In a fairly new venture, a Wyoming based landscape company has developed a landscape waste compactor that converts lawn clippings into cattle-safe silage in about 28-days. The process takes clippings into 1-ton poly-lined, sealed sacks and allows the biomass to ferment into usable livestock silage.

Sheep: Yes, if Fresh-Mowed or Fully Fermented

Grass clippings can be used as a feed source for sheep, says research from Colorado State University’s Cooperative Extension. When used as a supplement with grain, fresh clippings resulted in acceptable daily weight gains and carcass traits at less cost per pound of gain than conventional diets.

Similar to cattle, either feed fresh clippings or allow them to complete the fermentation process before offering small amounts to your sheep.

Goats: Yes, if Fresh-Mowed or Fully Fermented

With goats, follow the same protocol as sheep: feed small amounts of newly mowed clippings or allow them to dry completely. Make sure to never feed them partly dried clippings, and avoid offering them as a food source unless your goats are used to pasture grass already.

As an aside, getting your goats to actually eat lawn clippings is hit or miss, even when fresh. Some devour the treat and others ignore them completely.

Chickens: Yes, in Small Amounts, if Finely Mulched

Chickens love to eat grass and are known for wandering around a lawn, nipping off tiny bits of the blades of grass to munch on. Feeding them lawn clippings can be counterintuitive though unless they are finely mulched.

With a nonmulching mower, the portion of grass cut off during mowing is often too long to safely feed chickens.
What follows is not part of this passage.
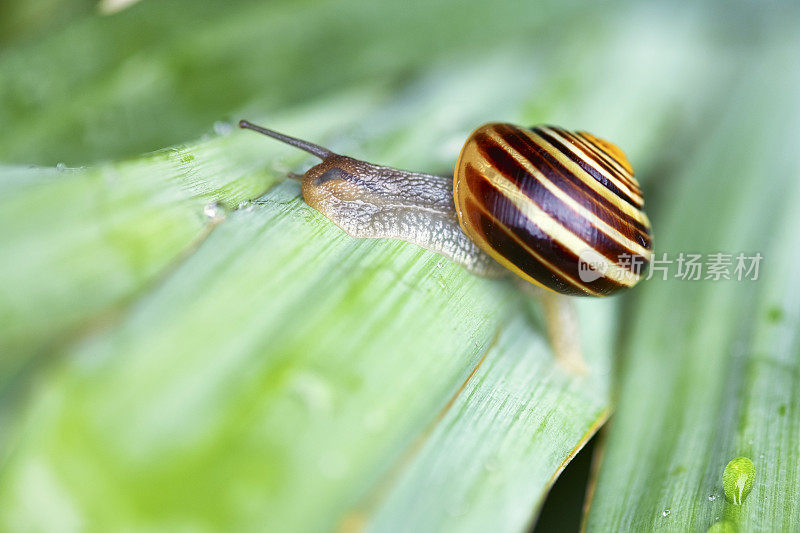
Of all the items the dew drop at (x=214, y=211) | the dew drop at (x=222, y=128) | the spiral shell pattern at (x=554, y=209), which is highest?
the dew drop at (x=214, y=211)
The fibrous strands of the pieces can get balled up, causing a blockage in the crop — the expanded, muscular pouch near the gullet or throat.

If you choose to feed them to your chickens, offer small, scattered amounts, finely mulched.

Rabbits: No!

Rabbits at a huge pile of fresh clippings.
This isn’t a good idea, experts say. Credit: Wikimedia.

Avoid feeding rabbits grass clippings. They upset rabbits’ digestive systems and cause an illness known as GI stasis.

Guinea Pigs: No!

In tiny nibbles, grass is an important part of a guinea pig’s diet to help maintain healthy gut mobility, but as with rabbits, avoid feeding your pigs grass clippings. If the grass has begun to ferment it upsets the delicate balance of bacteria within their digestive systems.